We agree with Special Term that nothing in Social Services Law former § 398 (6) (k) (repealed and replaced by Social Services Law §§ 450-458, L 1977, ch 865) restricted entitlement to an adoption subsidy for the benefit of children whose adoptions had not yet been approved. To the extent that the regulation (18 NYCRR former 450.7 [g]), now repealed, excluded from the class of beneficiaries all children already adopted, even where a preadoption application had been made, it contravened the statute and was invalid.

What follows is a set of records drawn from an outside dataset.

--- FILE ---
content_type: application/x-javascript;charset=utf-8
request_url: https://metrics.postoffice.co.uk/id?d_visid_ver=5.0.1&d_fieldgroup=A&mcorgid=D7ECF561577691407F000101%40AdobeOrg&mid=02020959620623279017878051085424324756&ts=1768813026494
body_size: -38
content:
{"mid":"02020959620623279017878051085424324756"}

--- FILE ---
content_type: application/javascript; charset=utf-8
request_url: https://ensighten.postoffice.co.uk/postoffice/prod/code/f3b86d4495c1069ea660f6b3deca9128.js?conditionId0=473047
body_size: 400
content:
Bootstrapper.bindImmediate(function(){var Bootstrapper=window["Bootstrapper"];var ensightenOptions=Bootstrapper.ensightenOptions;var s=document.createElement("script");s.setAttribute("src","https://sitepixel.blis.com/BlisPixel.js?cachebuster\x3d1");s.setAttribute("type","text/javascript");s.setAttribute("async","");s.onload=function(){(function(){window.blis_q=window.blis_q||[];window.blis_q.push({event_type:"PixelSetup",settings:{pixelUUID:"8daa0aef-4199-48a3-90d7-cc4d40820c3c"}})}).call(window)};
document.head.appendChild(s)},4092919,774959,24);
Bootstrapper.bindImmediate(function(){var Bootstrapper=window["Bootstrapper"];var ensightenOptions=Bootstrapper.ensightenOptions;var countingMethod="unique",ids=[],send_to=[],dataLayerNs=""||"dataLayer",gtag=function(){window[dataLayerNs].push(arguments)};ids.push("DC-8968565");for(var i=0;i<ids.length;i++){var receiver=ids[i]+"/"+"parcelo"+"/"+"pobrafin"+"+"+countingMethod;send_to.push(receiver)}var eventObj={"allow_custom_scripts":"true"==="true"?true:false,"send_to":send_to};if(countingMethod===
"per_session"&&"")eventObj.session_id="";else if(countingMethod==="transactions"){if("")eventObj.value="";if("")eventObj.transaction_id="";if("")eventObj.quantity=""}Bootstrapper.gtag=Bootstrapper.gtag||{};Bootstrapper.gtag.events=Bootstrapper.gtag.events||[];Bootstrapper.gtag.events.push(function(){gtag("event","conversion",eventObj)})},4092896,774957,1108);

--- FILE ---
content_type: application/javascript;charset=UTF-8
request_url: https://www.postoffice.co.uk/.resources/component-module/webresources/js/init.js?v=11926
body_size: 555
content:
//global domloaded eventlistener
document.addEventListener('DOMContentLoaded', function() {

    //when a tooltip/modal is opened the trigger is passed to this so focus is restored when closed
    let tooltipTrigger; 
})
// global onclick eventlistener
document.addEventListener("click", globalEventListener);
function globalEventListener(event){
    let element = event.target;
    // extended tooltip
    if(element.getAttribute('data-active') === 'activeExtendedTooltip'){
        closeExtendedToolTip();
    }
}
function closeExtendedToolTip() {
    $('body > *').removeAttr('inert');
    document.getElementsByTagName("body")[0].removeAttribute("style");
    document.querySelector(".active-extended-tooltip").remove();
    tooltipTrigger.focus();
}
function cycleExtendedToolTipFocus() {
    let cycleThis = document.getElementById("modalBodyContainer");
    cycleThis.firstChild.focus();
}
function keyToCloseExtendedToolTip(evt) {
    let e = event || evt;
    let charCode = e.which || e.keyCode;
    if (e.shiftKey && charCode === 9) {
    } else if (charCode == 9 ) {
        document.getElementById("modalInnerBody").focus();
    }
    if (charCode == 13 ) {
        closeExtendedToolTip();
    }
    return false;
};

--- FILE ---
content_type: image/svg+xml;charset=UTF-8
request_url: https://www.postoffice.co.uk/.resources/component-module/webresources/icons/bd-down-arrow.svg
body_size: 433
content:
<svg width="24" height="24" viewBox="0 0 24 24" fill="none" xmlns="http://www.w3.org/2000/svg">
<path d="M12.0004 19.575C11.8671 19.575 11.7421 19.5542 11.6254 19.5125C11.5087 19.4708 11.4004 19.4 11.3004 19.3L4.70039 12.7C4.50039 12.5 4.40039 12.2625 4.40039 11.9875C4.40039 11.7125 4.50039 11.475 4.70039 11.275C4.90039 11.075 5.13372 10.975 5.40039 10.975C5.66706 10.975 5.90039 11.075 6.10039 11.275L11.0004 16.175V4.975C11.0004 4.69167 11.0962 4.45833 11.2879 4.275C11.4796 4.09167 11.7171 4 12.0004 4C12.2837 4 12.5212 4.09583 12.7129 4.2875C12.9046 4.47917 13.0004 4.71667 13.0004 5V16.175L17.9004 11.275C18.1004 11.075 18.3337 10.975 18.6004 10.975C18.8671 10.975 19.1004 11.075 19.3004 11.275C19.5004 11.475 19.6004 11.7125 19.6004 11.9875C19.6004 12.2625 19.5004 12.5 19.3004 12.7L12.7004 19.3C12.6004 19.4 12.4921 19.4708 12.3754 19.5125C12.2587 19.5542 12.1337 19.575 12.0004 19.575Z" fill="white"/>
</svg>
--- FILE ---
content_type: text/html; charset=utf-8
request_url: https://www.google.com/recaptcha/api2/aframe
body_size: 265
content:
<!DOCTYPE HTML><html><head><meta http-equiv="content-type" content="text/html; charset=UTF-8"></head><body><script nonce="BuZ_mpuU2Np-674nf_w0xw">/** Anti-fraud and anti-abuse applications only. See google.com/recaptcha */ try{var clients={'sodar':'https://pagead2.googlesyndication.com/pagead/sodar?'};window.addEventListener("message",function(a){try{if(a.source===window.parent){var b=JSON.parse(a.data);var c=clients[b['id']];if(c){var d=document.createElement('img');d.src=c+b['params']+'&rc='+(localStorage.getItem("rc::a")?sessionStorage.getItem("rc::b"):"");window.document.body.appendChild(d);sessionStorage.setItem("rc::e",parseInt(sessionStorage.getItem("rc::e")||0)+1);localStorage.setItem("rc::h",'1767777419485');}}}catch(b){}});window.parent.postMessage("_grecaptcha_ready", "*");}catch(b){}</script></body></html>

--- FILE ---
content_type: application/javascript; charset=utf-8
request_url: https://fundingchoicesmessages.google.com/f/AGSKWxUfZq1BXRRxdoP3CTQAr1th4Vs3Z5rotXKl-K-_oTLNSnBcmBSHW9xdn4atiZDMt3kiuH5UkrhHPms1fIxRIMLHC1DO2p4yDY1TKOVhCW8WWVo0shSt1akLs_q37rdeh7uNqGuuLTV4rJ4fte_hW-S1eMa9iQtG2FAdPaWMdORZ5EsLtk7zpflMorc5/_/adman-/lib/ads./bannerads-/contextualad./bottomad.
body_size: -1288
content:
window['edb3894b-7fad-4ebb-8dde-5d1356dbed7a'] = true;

Respondent Krauskopfs motion to dismiss the CPLR article 78 proceeding pertaining to the medical subsidy allowance under Social Services Law § 454 should have been granted and that part of the petition dismissed. By its terms, section 454, which was added by Laws of 1977 (ch 865), applies only to children who have been adopted or placed out for adoption on or after the effective date of the statute (Nov. 9, 1977). The adoption in the instant case having occurred on September 1, 1976, petitioners had no right under the new statute to such an allowance.
Finally, respondent Perales’ motion to dismiss the CPLR article 78 proceeding should have been granted and the petition dismissed as to him. There is no question that petitioners’ application for the maintenance subsidy allowance was gov*735erned by Social Services Law former § 398 (6) (k). Under this section there was no right for an aggrieved applicant to appeal a local determination to the State Social Services Department except in limited circumstances not applicable here.
Chief Judge Wachtler and Judges Meyer, Simons, Alexander, Titone and Hancock, Jr., concur; Judge Kaye taking no part.
Order modified in accordance with the memorandum herein and, as so modified, affirmed, with costs to petitioners. Question certified answered in the negative.